While the Reserve Bank of India (RBI) and the Telecom regulator have formulated rules and No Call Directories (NCD) to stop harassment of people through marketing calls, corporate India remains one jump ahead in dodging these rules. Over the past few weeks, there is a big and renewed spurt in telemarketers offering personal loans. These include telemarketers for Citi Financial, GE Money, Barclays Bank and ICICI Bank — most of these marketers speak in the regional language and seem to target sub-prime borrowers who would be willing to pay interest rates of 40 per cent or more on personal loans that ask no questions on use of money and require no collateral or guarantor. This aggressive round of marketing has been sparked off by the entry of new players (AIG, BNP Paribas, Fullerton India and Societe Generale are looking at this market) in the business with deep pockets that see big profits in the personal loan business. Ironically, personal loans are targeted at people who aren’t really welcome as savings account holders by these banks. The RBI is fully aware of the problem of usurious loan rates charged by finance companies and has even persuaded a couple of them to roll back the high rates, but it has yet to stir itself to cap the charges.
TRAIng conditions
The Telecom Regulatory Authority of India (Trai) is finalising its No Calls Directory rules and even planning a Rs 1,000 fine for telemarketers.
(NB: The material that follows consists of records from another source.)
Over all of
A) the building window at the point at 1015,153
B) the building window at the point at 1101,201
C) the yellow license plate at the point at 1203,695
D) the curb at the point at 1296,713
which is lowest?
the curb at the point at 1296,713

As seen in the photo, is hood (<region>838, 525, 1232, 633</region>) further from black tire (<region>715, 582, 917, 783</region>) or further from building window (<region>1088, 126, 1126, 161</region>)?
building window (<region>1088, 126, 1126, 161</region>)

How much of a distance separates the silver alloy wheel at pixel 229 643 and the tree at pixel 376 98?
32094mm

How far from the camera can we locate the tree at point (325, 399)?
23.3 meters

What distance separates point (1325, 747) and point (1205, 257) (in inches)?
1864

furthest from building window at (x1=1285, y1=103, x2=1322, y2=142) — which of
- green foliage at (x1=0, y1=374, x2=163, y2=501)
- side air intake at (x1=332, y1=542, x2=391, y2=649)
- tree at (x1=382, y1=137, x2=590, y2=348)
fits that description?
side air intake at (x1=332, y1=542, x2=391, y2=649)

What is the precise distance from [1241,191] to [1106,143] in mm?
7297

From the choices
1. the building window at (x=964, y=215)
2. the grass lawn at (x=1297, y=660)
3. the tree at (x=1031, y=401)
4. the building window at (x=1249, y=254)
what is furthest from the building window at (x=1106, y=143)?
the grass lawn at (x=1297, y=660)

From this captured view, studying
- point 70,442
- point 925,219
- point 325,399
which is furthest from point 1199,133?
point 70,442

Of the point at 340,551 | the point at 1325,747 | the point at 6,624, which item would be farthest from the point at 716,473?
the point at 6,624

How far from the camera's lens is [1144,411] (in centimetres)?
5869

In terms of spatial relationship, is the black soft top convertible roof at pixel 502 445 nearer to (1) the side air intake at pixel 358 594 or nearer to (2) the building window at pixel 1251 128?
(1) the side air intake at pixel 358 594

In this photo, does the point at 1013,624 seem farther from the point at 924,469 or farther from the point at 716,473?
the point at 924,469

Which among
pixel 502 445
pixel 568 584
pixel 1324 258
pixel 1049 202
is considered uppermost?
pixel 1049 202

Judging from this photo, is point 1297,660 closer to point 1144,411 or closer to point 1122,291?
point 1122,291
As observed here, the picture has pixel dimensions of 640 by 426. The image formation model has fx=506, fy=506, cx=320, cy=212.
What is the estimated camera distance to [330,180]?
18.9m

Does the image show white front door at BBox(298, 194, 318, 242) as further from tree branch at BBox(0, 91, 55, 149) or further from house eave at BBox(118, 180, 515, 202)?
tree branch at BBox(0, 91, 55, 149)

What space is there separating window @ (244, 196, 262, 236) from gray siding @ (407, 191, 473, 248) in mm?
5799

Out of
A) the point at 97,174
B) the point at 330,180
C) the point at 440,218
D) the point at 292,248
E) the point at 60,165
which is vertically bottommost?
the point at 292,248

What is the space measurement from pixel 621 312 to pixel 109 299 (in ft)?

In a far-reaching move, it also plans to force all telemarketing companies to be registered, so that it has the power to discipline them for bad business practices. While Trai is focused on telemarketers, mobile phone companies are on to new tricks. Apart from badgering non-subscribers, there is a big resurgence in the old trick of offering a free services, which become chargeable at the end of 30 days through a negative consent —these includes call waiting, missed calls, downloads and answering services. In the last few days, Airtel’s pre-paid subscribers say that a song download facility costing Rs 30 a month was activated without their consent. Some subscribers found to their chagrin that a song was also downloaded (at Rs 15) on their phones without their permission. Trai will clearly have to work faster and harder to ensure that telecom companies follow fair business practices.